Since last September we have worked our way through the Alan Ayckbourn trilogy The Norman Conquests, and enjoyed seeing the same scenario being replayed through different eyes and angles.  We have also read Really Old, Like 45 – a play chosen simply for its wonderful title!  It was quite modern and different to those we had been used to, and envisaged a future when the elderly have to justify their existence. Jumpy was another modern play dealt with a mother and daughter relationship breaking down.  We then read Taking Steps, another Ayckbourn relationship comedy, so we followed this with a serious piece: Look Back in Anger which was certainly a more difficult read and although to some degree dated, it was an interesting piece of social history.

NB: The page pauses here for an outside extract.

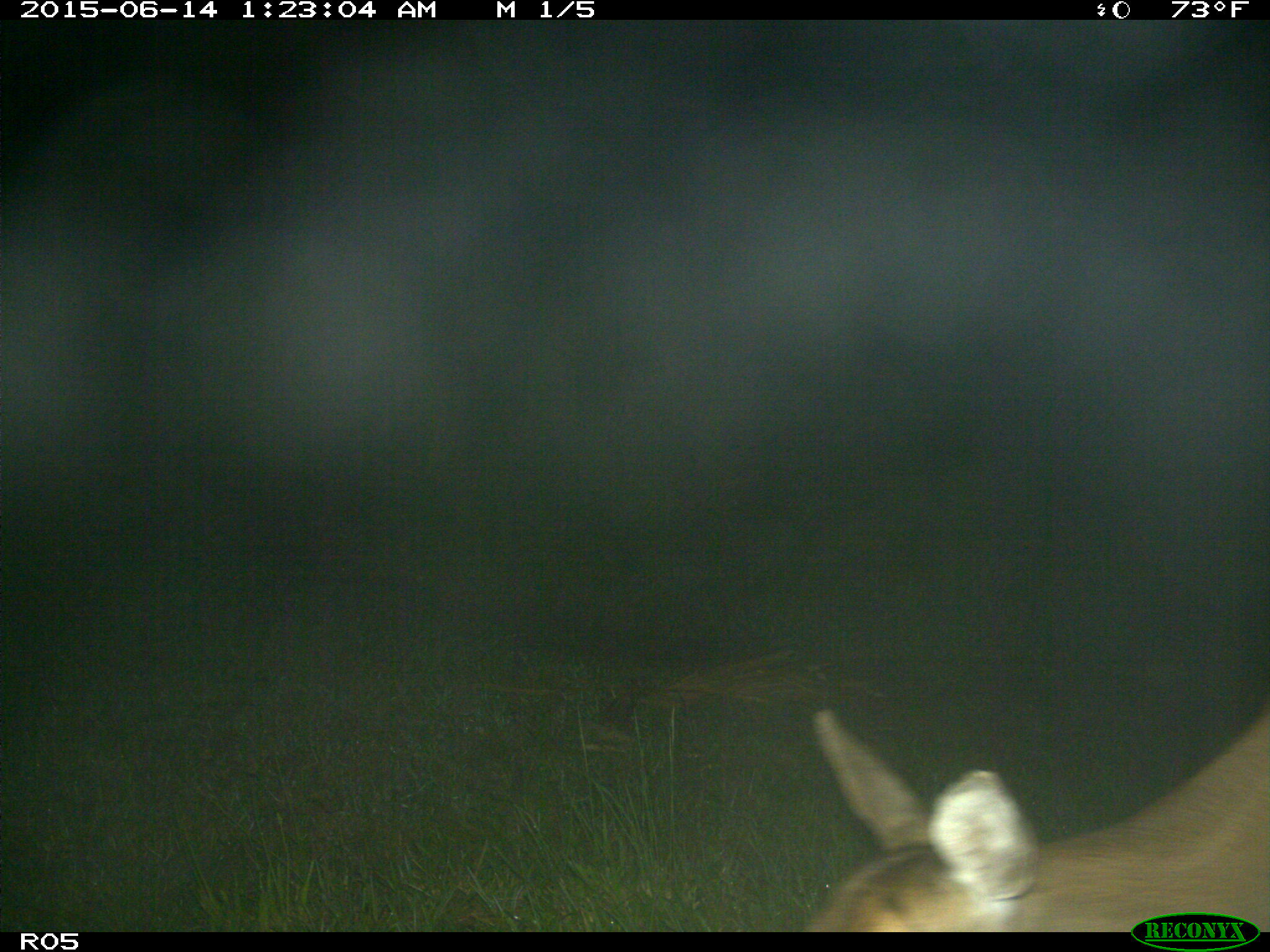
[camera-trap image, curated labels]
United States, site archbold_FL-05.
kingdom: Animalia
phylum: Chordata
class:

The 'Interval' is always an important part of our meetings!
Normally at our meetings I spend a great deal of time trying to ensure that everyone gets a fair turn at reading, but in May we approached Equus differently.  Having read the play I felt it would benefit from us having just one person play an individual role throughout, and so this is what we did.  Those of us who were there felt that on this occasion we benefited from this approach, as the play is compelling and we felt we were able to engage better with the characters and the depth of the play when we didn’t have to worry about who was playing which role at this point.  I think we all felt pretty drained by the end of the session!


We  finished the WIC Year by reading The Audience.  This play was, at the time of the reading, being performed in the West End with Helen Mirren winning great acclaim for her role as Elizabeth II.  This reading was made in homage to the fabulous NTLive transmissions, which have been stopped in Belgium.  There are a number of people lobbying for them to be reinstated, and if you are interested in knowing more about this please don’t hesitate to contact us at goliveinbrussels@gmail.com or follow our blog at http://gontliveinbrussels.wordpress.com/.


Celebrating Rina's Birthday!


Future plays on our agenda include Tom and Viv (about TS Elliot and his first wife), Our Man in Havana, The Mousetrap and To Kill a Mockingbird

Ideas for plays to read are always welcome!